We had a rousing discussion about what determines health—and illness—at a gathering this week, and we talked about Indian health issues.
The buzz phrase today: Social Determinants of Health.
That refers to the panoply of items, issues, attributes, variables or factors that influence and affect health. By social, folks are talking about poverty and geography, rather than genetics.
According to the World Health Organization (WHO):
“The social determinants of health are the conditions in which people are born, grow, live, work and age, including the health system. These circumstances are shaped by the distribution of money, power and resources at global, national and local levels, which are themselves influenced by policy choices. The social determinants of health are mostly responsible for health inequities–the unfair and avoidable differences in health status seen within and between countries.”
When it comes to American Indian peoples we cannot separate the role of poverty from health, and Native Americans have highest poverty rate—twice the national average at 26%.

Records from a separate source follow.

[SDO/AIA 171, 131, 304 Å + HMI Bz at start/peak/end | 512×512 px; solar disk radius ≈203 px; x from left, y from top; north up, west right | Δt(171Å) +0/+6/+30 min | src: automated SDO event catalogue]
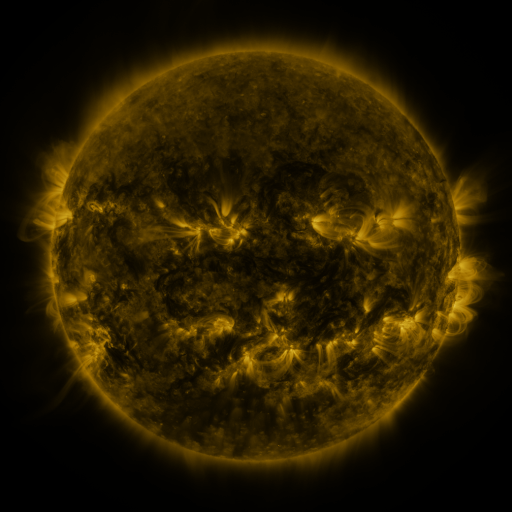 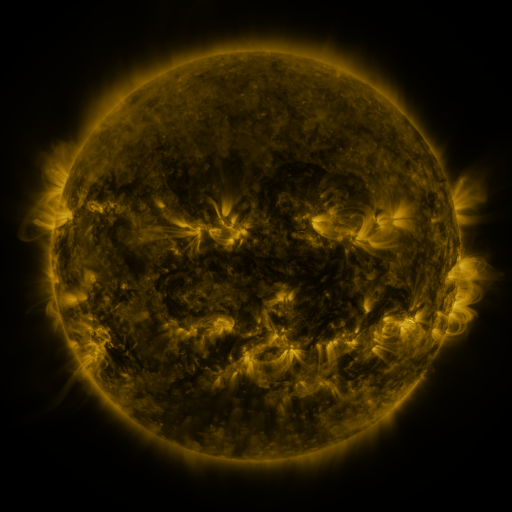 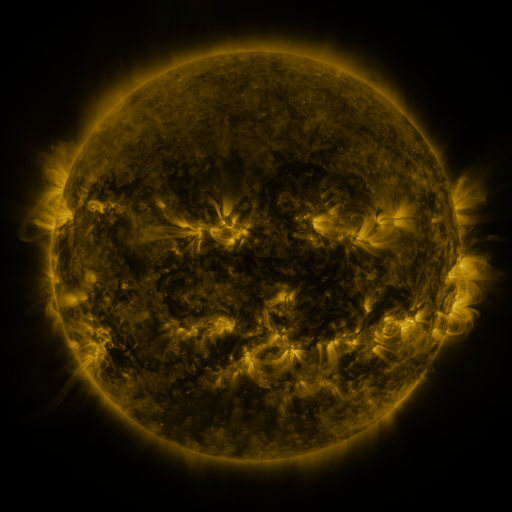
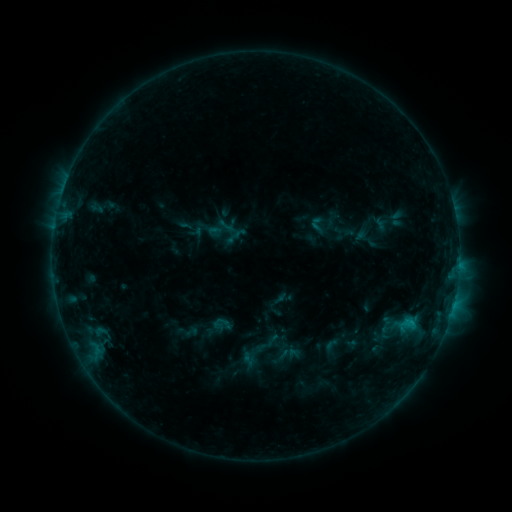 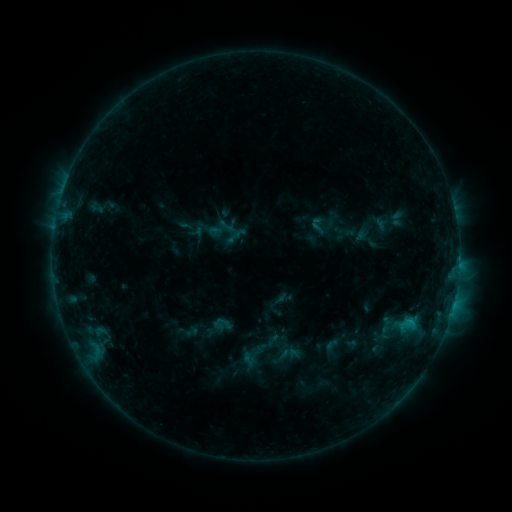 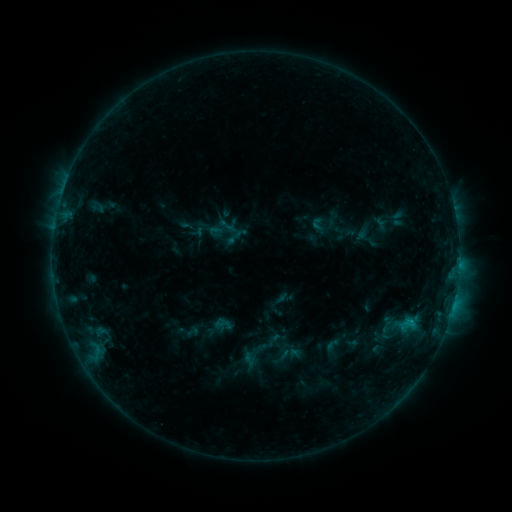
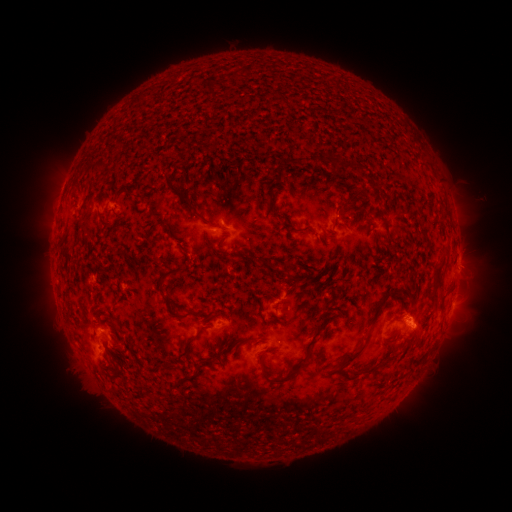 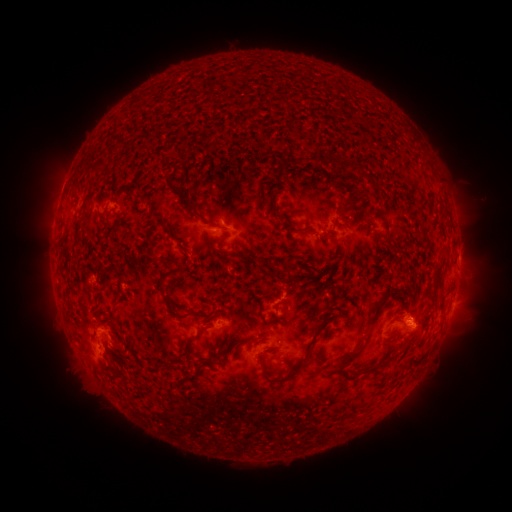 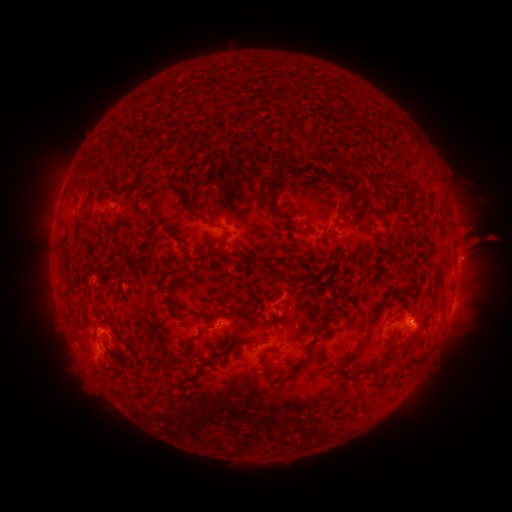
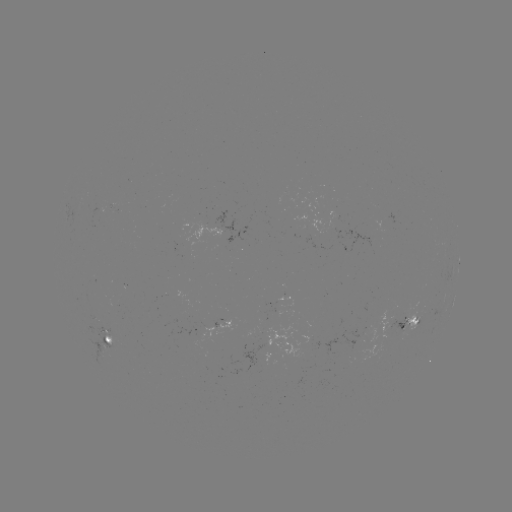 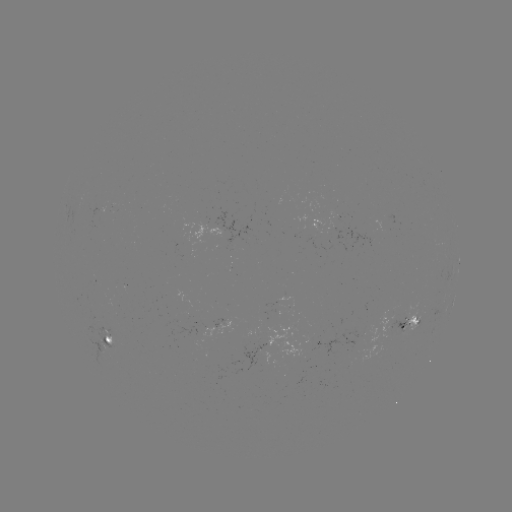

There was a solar eruption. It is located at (484, 243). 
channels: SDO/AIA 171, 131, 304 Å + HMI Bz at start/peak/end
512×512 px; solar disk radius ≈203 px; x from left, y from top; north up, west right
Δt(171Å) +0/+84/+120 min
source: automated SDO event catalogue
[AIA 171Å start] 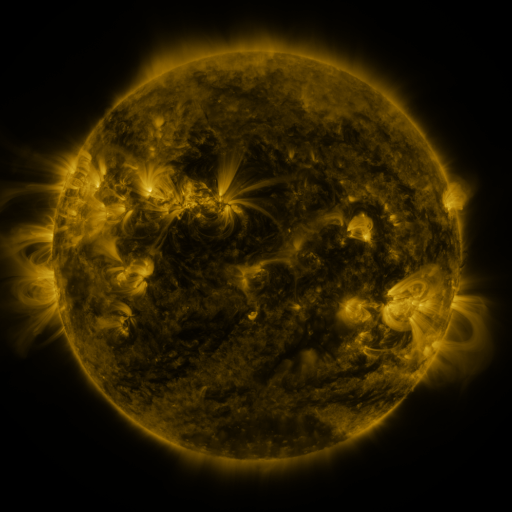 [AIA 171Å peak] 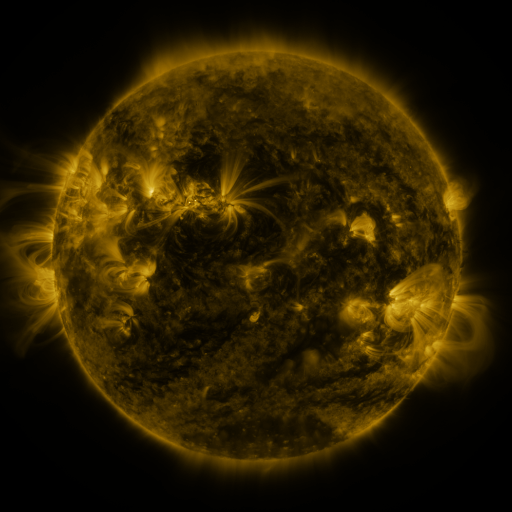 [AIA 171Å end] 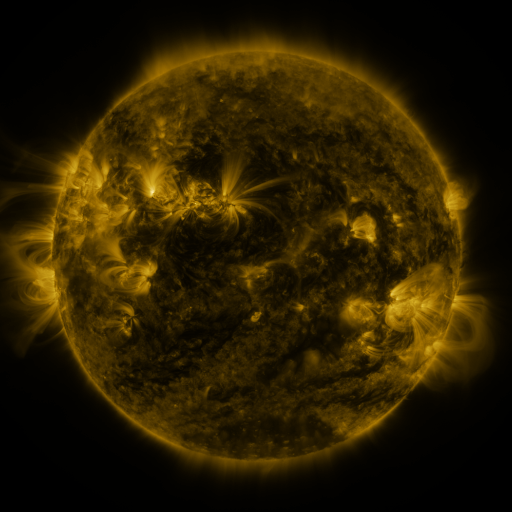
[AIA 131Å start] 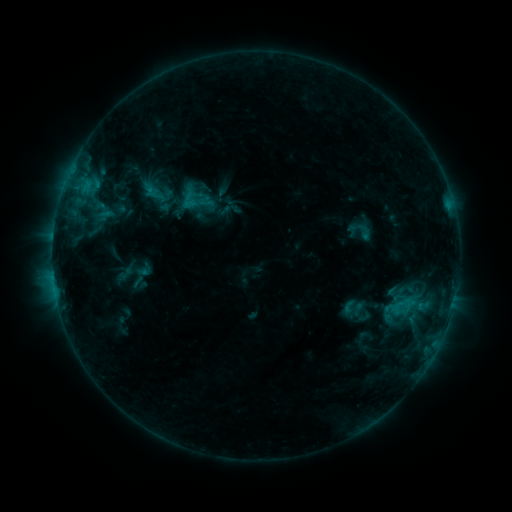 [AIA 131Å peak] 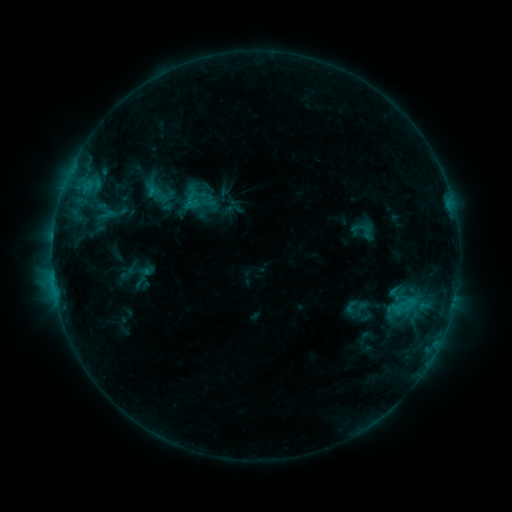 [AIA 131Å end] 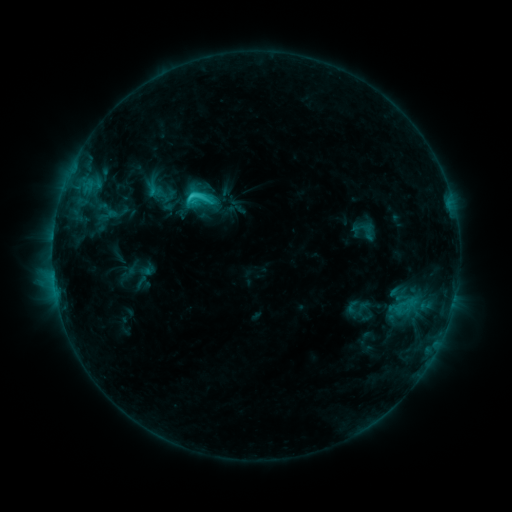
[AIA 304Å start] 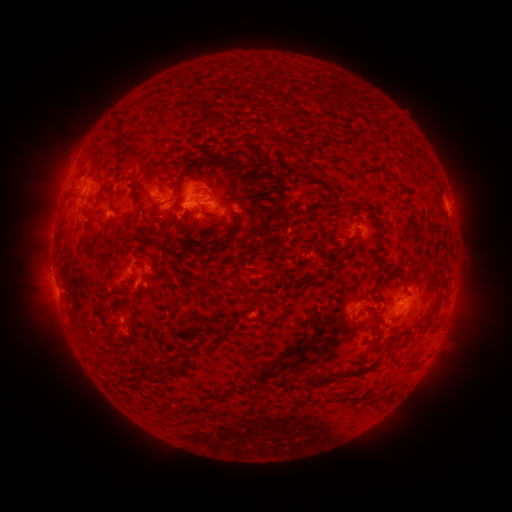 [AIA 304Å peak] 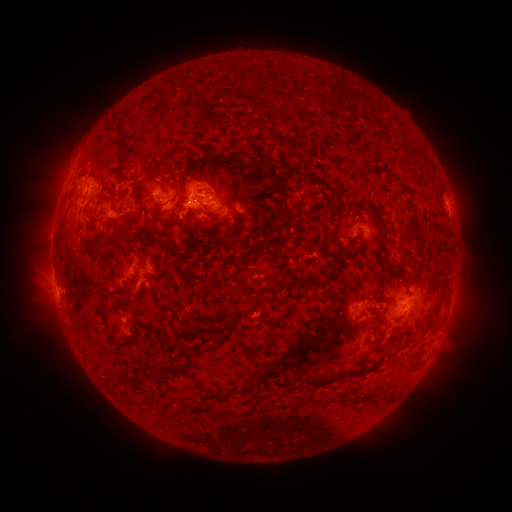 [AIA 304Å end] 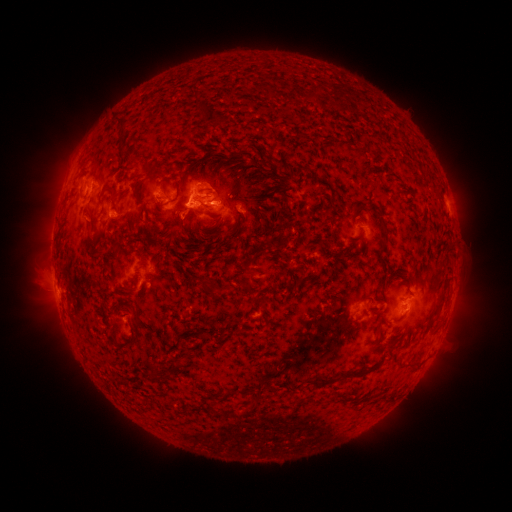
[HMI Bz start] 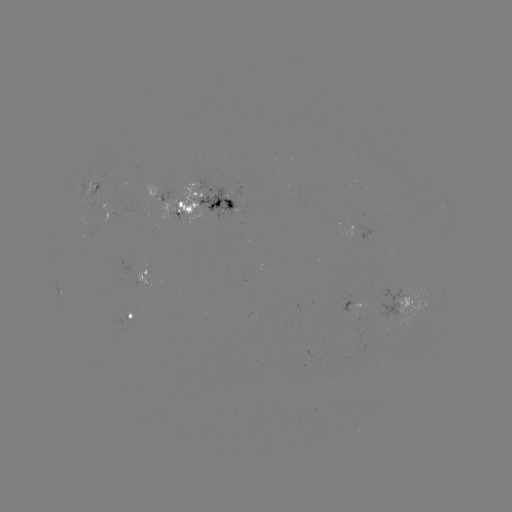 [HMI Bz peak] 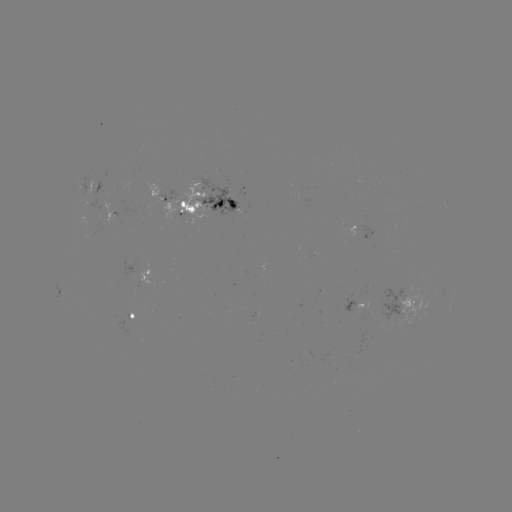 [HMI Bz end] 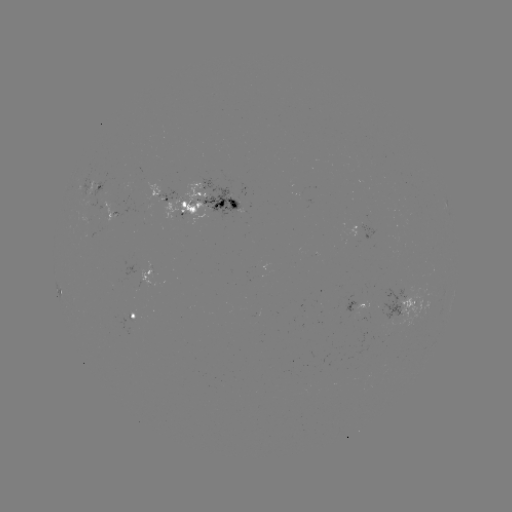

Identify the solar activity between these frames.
emerging-flux region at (104, 220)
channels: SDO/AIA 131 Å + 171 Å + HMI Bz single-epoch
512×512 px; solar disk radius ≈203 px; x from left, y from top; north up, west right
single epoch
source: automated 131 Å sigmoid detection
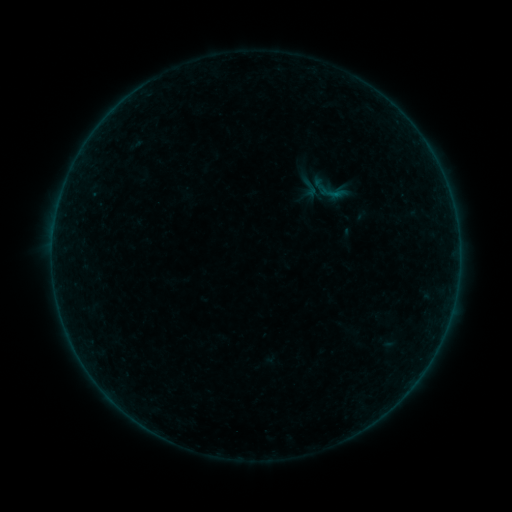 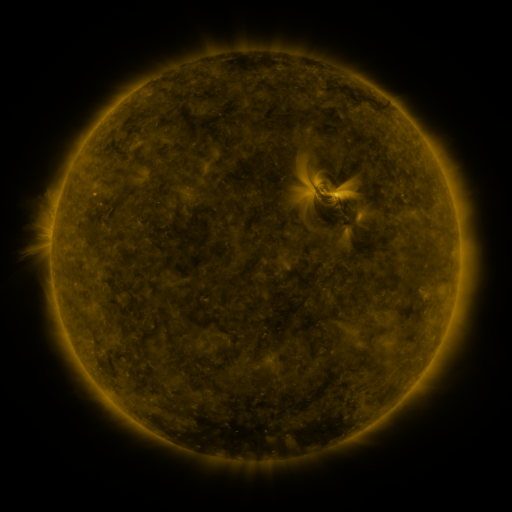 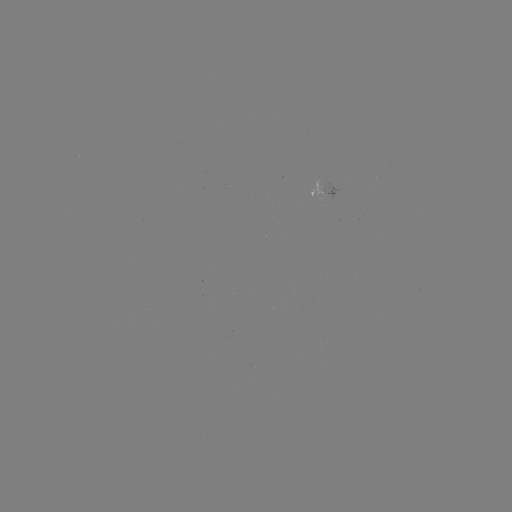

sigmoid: <bbox>300, 179, 320, 198</bbox>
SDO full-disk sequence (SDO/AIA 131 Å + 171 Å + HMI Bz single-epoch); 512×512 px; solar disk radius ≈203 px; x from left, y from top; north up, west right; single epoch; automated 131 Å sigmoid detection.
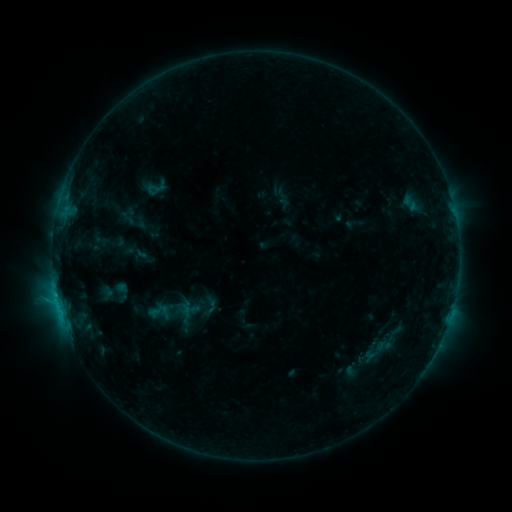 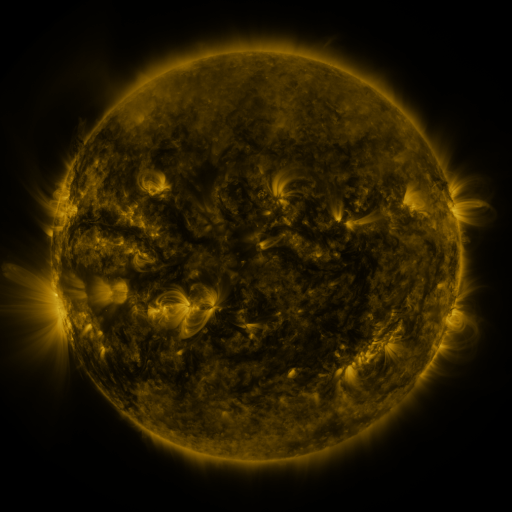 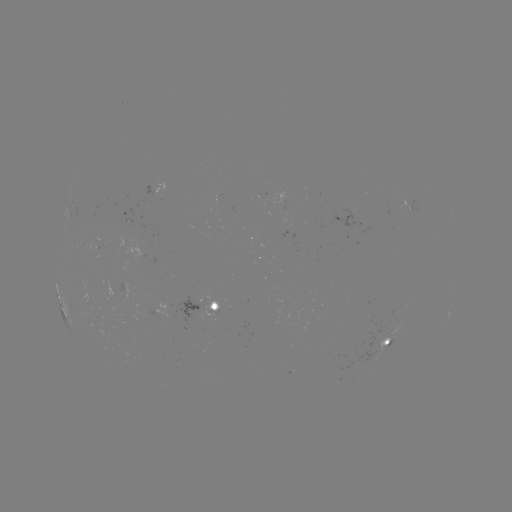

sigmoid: [144, 298, 175, 326]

Injuries, diabetes and bronchiolitis (lung infection) comprise the diseases that have the greatest impact in our populations, and are two to three times as high among Native Americans compared with all racial and ethnic populations combined, according to the Centers for Disease Control and Prevention.
We talked about the importance of defining the problem, which forces our focus away from individuals and squarely on broad-based factors—the so-called Social Determinants of Health. Two of the three killers noted above—injuries and diabetes (type 2)—aren’t caused by genetics: they are a function of how and where we live.
Tribes are getting serious about health programs.
Many programs use an approach that has, at its core, science education. The thesis is that, if folks know the science of the problem, then they can change the problem.
For example, the Diabetes-Based Education in Tribal Schools program, sponsored by the National Institutes of Health, lists one of its goals as increasing “understanding of health, diabetes and maintaining life in balance among American Indian-Alaska Native students.”
This approach aligns with the foundation of mainstream health promotions and campaigns: provide education, awareness and understanding.
My criticism of this approach is that knowing the science doesn’t necessarily provide you with the tools for change. Sometimes effective change programs are ones that don’t require knowledge (although I will be among the first to welcome knowledge as a good thing).
Rather, effective change programs need to do two things: change the social system at a macro-level and tap into value systems that underlie behaviors at a micro-level.